Ismaïl Kadaré, Avril brisé, traduit de l’albanais par Jusuf Vrioni, parution originale 1978.
Un jeune homme, Gjorg, tue d’un coup de fusil l’homme qui avait tué son frère et devient dès lors le prochain à être tué, selon la loi rituelle du Kanun. Un couple de jeunes mariés, lui écrivain, elle de la ville, vient se perdre dans la montagne pour son voyage de noces.
Un roman tragique.
Il marchait maintenant au milieu du cortège, pâle, le pas chancelant, sentant les regards des gens l’effleurer pour se détourner aussitôt et se perdre au loin dans les brouillards. La plupart d’entre eux étaient des parents du mort. Et, pour la centième fois peut-être, il gémit à part lui : pourquoi faut-il que je sois ici !
Au cœur du récit, il y a le Kanun, un corpus de lois qui fait passer la vendetta pour de l’aimable bave de bisounours. Les morts s’accumulent, obligatoires, l’un engendrant l’autre, sans fin (enfin…). On n’a pas affaire à une coutume, mais à une véritable codification, réglant tous les aspects de la vie, mais surtout la mort, avec ses fonctionnaires et son impôt. Malgré quelques indications historiques, il nous est présenté comme un mythe hors du temps, échappant à toute contingence, même si un grain de sable peut quelquefois ralentir la mécanique. Là encore, le point de vue adopté par Kadaré est habile. Il est à la fois de l’intérieur, présentant un ordre des choses naturel, et de l’extérieur, décrivant une manière de vie étrange et étrangère, située en dehors du monde connue. Il est aussi le personnage de l’écrivain, celui qui écrit sur le Kanun, plus ou moins exactement, celui qui est fasciné, qui est presque sur le point de le célébrer, mais qui est saisi de terreur quand il sent cette loi s’approcher de trop près de l’intimité de sa vie (et celui qui s’enfuit en courant).

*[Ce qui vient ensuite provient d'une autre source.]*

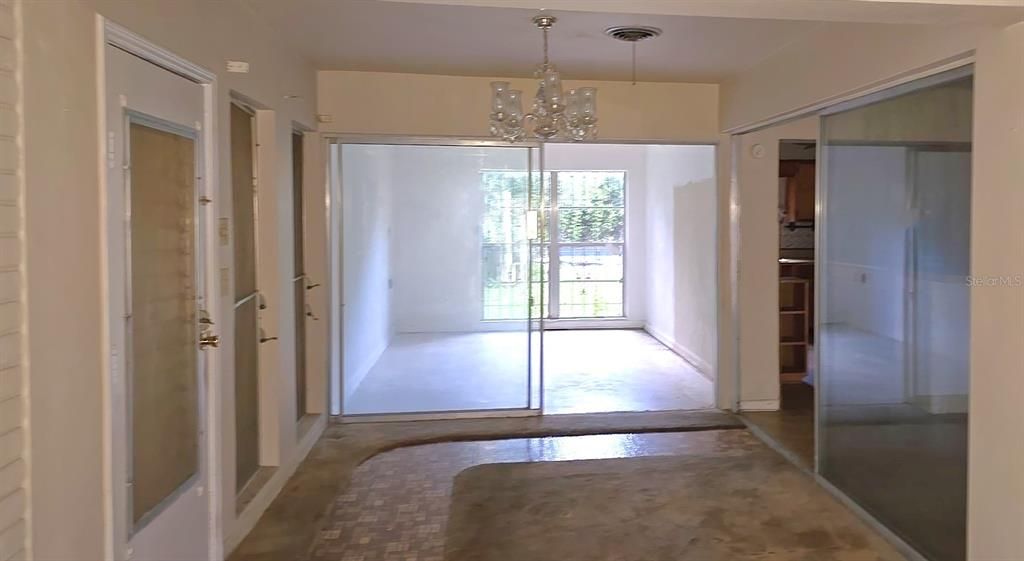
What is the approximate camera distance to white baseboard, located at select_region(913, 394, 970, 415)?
2843mm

J’ai eu un tout petit peu de mal avec le début du roman, qui est centré sur Gjorg, car je n’aime pas quand les personnages d’un roman sont en proie avec un déterminisme subi, face auquel le romancier ne leur laisse aucune marge de liberté. Heureusement, la possibilité de l’évasion (même imaginaire et illusoire) arrive avec les jeunes mariés, qui font trembler la ligne de l’auteur et le rendent beaucoup moins sûr de lui.
- Mais c’est terrible, dit-elle.
Il fit semblant de ne pas l’avoir entendue et se borna à sourire, mais d’un sourire froid, de ceux qui semblent vouloir rester étrangers au fonds d’une discussion.
Heures en l'honneur de la bienheureuse Vierge Marie, Paris,1527 Musée Condé
Évidemment, le Kanun est l’image implacable du destin, absurde et tragique, face auquel il est vain de s’agiter, de crier ou de protester. La tragédie grecque et les héros de la guerre de Troie ne sont pas loin, même si j’avoue pour ma part avoir surtout pensé au Lévitique. Je suis impressionnée par la capacité de Kadaré à représenter l’Albanie de façon réaliste, mais tout de même en dehors du temps, à l’échelle de la mythologie universelle, avec une grandeur qui surplombe et élève tout à la fois ses héros des montagnes.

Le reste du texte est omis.